| WORK TO COMPLETE |
Look through the listing for the word "justice". Copy each line that has it.

| INPUT DATA |
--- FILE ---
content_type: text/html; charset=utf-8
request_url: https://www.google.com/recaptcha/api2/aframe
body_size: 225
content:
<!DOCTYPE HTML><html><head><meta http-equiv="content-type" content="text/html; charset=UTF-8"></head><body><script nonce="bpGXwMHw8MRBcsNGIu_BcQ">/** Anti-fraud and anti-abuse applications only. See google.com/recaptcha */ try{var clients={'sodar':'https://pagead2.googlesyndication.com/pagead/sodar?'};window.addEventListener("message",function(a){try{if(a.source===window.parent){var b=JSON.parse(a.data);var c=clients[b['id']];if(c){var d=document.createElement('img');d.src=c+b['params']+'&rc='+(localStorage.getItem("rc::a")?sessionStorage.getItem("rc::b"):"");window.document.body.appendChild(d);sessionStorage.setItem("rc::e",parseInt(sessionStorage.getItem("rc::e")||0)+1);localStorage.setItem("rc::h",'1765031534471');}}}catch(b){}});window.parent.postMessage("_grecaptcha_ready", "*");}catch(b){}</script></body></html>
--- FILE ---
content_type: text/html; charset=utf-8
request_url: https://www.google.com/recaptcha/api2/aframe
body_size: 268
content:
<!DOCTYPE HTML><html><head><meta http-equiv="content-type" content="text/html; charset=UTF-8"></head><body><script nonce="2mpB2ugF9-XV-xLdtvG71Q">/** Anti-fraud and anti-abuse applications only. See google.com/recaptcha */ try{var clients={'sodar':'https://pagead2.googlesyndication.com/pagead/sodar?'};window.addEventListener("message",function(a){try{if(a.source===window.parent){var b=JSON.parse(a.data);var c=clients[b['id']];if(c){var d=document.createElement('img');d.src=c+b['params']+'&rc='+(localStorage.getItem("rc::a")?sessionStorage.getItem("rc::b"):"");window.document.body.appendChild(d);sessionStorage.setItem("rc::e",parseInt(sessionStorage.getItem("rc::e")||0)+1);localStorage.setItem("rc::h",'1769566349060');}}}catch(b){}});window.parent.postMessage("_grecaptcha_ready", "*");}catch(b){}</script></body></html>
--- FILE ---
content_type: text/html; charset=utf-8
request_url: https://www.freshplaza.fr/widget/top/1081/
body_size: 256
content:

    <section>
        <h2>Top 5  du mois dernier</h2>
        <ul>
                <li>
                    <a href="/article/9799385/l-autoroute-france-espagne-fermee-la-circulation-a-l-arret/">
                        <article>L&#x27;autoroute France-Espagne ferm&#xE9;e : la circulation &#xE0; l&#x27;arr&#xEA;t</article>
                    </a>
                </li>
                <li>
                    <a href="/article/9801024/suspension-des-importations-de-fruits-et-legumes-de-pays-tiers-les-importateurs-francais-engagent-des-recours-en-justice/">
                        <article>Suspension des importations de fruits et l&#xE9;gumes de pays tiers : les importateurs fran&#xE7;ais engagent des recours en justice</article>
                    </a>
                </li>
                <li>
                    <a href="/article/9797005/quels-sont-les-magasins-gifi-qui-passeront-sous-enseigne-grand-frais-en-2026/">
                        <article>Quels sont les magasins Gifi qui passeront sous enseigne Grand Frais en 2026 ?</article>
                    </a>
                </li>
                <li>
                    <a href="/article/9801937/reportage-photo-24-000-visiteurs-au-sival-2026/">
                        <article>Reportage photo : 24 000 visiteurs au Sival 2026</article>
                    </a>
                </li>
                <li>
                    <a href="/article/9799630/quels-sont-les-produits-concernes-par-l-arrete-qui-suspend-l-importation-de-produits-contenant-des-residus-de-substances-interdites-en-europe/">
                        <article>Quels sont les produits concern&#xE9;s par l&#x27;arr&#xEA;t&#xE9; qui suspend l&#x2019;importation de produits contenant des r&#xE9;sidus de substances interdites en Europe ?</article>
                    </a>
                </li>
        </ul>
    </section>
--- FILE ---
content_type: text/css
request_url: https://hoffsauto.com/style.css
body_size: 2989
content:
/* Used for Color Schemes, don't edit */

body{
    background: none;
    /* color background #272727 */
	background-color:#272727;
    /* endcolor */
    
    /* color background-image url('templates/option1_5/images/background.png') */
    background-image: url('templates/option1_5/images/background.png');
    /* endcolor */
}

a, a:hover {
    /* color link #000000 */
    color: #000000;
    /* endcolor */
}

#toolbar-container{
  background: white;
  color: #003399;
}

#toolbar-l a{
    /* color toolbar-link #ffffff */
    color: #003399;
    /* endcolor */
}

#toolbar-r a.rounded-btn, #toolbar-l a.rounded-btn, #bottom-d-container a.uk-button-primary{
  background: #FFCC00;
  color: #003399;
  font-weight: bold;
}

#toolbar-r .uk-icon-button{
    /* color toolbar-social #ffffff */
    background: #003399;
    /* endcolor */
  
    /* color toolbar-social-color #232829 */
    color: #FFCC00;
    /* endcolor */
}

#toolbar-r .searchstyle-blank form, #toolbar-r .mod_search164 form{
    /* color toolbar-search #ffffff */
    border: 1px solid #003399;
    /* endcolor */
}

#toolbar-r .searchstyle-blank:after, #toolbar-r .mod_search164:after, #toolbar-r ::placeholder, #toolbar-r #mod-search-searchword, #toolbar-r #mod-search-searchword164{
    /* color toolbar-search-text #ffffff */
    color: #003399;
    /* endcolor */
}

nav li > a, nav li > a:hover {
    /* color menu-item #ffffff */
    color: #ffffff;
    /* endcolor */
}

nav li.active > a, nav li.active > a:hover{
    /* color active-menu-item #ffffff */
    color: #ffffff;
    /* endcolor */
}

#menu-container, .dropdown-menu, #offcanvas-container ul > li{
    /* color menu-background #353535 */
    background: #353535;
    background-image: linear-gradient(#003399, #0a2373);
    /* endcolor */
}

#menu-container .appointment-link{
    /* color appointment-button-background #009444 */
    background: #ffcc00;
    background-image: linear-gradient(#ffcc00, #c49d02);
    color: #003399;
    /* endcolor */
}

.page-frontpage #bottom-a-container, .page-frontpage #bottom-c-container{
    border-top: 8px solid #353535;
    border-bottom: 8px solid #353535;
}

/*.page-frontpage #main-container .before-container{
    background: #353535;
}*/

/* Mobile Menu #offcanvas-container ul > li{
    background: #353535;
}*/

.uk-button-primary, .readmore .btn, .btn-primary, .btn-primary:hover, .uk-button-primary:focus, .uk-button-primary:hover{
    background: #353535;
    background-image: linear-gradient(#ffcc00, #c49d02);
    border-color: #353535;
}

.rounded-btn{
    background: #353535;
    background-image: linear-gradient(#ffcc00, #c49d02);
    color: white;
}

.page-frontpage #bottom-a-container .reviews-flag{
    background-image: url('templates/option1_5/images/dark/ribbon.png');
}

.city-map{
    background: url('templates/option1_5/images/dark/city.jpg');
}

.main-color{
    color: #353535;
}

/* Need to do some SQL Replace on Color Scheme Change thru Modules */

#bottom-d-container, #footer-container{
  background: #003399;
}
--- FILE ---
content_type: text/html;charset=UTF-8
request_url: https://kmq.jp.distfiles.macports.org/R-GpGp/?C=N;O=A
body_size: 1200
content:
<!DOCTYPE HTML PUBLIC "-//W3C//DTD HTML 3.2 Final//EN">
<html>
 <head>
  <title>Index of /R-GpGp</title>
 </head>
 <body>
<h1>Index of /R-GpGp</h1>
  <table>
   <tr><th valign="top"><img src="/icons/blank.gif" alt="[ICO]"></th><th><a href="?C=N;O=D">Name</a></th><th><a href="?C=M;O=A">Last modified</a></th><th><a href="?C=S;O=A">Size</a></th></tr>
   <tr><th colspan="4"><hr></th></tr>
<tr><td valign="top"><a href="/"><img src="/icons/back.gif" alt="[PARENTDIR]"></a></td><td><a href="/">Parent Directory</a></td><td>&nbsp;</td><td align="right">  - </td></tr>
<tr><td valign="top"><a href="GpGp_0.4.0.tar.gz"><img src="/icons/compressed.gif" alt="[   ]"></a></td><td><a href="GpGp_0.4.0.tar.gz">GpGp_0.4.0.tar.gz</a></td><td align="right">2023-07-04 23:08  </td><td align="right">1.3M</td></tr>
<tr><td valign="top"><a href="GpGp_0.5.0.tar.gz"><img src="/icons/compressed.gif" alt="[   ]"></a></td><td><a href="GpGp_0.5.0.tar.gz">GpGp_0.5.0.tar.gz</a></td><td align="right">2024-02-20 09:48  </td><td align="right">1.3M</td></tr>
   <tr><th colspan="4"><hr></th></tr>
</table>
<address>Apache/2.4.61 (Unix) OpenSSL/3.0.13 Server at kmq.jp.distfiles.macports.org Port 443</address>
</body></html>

| RESPONSE BOX |
                    <a href="/article/9801024/suspension-des-importations-de-fruits-et-legumes-de-pays-tiers-les-importateurs-francais-engagent-des-recours-en-justice/">
                        <article>Suspension des importations de fruits et l&#xE9;gumes de pays tiers : les importateurs fran&#xE7;ais engagent des recours en justice</article>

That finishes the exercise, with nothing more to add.